Ci sono alcuni termini che sono divenuti molto famigliari ai datori di lavoro negli ultimi mesi: informazione ai lavoratori, riorganizzazione di spazi e turni di lavoro, smart working, mascherine chirurgiche ed FFP2/FFP3, pulizia e sanificazione…
L’emergenza sanitaria connessa alla diffusione del COVID-19 e la necessità di riprendere le attività di lavoro ha richiesto di mettere in discussione abitudini consolidate. Anche il medico competente, a volte lasciato ai margini, è tornato a essere centrale: i protocolli sicurezza hanno sottolineato l’importanza della sorveglianza sanitaria quale misura di prevenzione per intercettare possibili casi di contagio e momento in cui il medico del lavoro, in virtù della competenza specifica può contribuire alla formazione e all’informazione dei lavoratori in relazione al “rischio COVID”.
Il ruolo del medico competente in relazione all’attuazione dei protocolli sicurezza per il contenimento dei contagi da COVID-19 è importante però anche per altri due elementi: il medico competente deve sottoporre a visita il personale che rientra al lavoro dopo aver contratto l’infezione da COVID-19 (previa negativizzazione del tampone) e deve provvedere a identificare e segnalare al datore di lavoro situazioni di particolare fragilità, anche in relazione all’età, del personale, perché possa provvedere alla loro tutela . Ma in pratica che cosa significa?
Chi sono i soggetti fragili e suscettibili al COVID-19?
L’individuazione dei soggetti cosiddetti fragili o suscettibili al COVID-19 è di competenza esclusiva del medico competente, unico soggetto in possesso delle informazioni anagrafiche e anamnestiche per valutare se un dato lavoratore sia da considerarsi o meno fragile in relazione al rischio di infezione da COVID-19. A titolo esemplificativo sono considerati fragili i soggetti di età superiore ai 55 anni e/o immunodepressi, ipertesi, diabetici.

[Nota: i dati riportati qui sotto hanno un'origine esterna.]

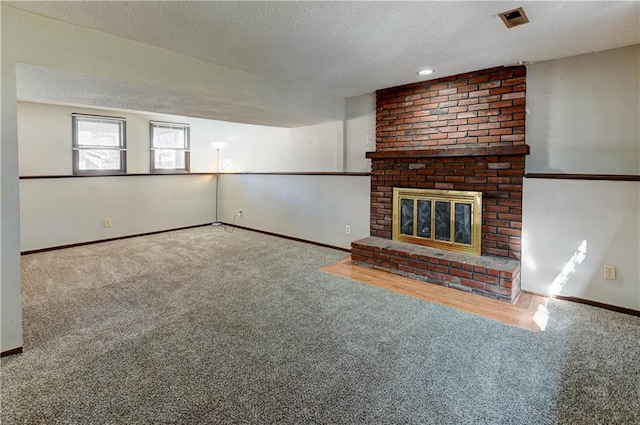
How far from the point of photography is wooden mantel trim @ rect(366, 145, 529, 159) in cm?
319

Come gestire questi lavoratori?
Una volta che il medico ha provveduto alla loro individuazione, si rende necessario un confronto con il datore di lavoro e l’RSPP al fine di valutare la compatibilità della fragilità con le condizioni di lavoro e la necessità di mettere in atto misure di prevenzione e protezione aggiuntive. Queste ultime sono volte in primo luogo a favorire un maggiore distanziamento dagli altri lavoratori e una maggiore protezione in caso di attività da svolgere a distanza inferiore al metro, come l’utilizzo di una visiera protettiva paraschizzi o l’utilizzo congiunto di occhiali protettivi e mascherina FFP2 o FFP3 (escludendo l’uso di quelle chirurgiche), oltre all’obbligo di indossare guanti monouso.

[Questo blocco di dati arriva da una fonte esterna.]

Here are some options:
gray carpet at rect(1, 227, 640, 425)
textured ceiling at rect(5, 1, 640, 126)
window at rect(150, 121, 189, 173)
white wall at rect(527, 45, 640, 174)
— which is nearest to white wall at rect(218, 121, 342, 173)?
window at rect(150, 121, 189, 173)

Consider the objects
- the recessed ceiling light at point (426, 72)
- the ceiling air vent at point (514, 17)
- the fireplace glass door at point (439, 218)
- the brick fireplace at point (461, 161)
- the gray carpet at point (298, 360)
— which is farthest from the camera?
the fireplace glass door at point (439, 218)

La valutazione delle misure specifiche deve essere oggetto di confronto tra il datore di lavoro e il medico competente, eventualmente consultando l’RSPP. Le misure individuate devono essere poi oggetto di specifica informativa al lavoratore interessato, al quale è opportuno richiedere l’impegno espresso al rispetto di quanto comunicato.

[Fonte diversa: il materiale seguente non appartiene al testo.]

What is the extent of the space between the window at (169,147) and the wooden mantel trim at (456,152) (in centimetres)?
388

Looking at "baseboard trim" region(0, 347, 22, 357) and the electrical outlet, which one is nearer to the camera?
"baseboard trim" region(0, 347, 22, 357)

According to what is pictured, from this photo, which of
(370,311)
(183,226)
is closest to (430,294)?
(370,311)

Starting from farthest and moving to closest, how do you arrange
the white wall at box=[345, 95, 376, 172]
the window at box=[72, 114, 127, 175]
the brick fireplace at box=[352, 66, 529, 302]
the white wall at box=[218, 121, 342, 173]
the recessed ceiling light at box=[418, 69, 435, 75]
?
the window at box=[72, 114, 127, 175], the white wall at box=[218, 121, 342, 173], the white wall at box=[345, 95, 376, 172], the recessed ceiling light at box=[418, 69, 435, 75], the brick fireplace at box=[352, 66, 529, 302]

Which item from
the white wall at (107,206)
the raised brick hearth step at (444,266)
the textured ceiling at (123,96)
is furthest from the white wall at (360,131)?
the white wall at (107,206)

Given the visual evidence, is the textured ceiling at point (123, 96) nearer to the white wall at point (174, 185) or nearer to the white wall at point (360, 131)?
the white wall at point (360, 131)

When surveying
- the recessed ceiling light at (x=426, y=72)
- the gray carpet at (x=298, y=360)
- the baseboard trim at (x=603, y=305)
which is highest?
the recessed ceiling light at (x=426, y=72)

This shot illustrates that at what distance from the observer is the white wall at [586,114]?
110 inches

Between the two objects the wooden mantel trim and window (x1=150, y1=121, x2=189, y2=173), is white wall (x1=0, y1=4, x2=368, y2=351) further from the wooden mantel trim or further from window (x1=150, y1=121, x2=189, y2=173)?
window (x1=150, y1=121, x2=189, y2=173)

Tutela della privacy dei lavoratori fragili
I protocolli sicurezza COVID fanno esplicito riferimento alla necessità di garantire la tutela della privacy dei lavoratori cosiddetti fragili. Questo significa che il datore di lavoro non deve essere messo a conoscenza delle ragioni per cui un dato lavoratore sia da considerarsi fragile, ma ciò non toglie il diritto del lavoratore di ricevere dal medico competente tutti i chiarimenti in merito alla sua condizione che ritenesse opportuni.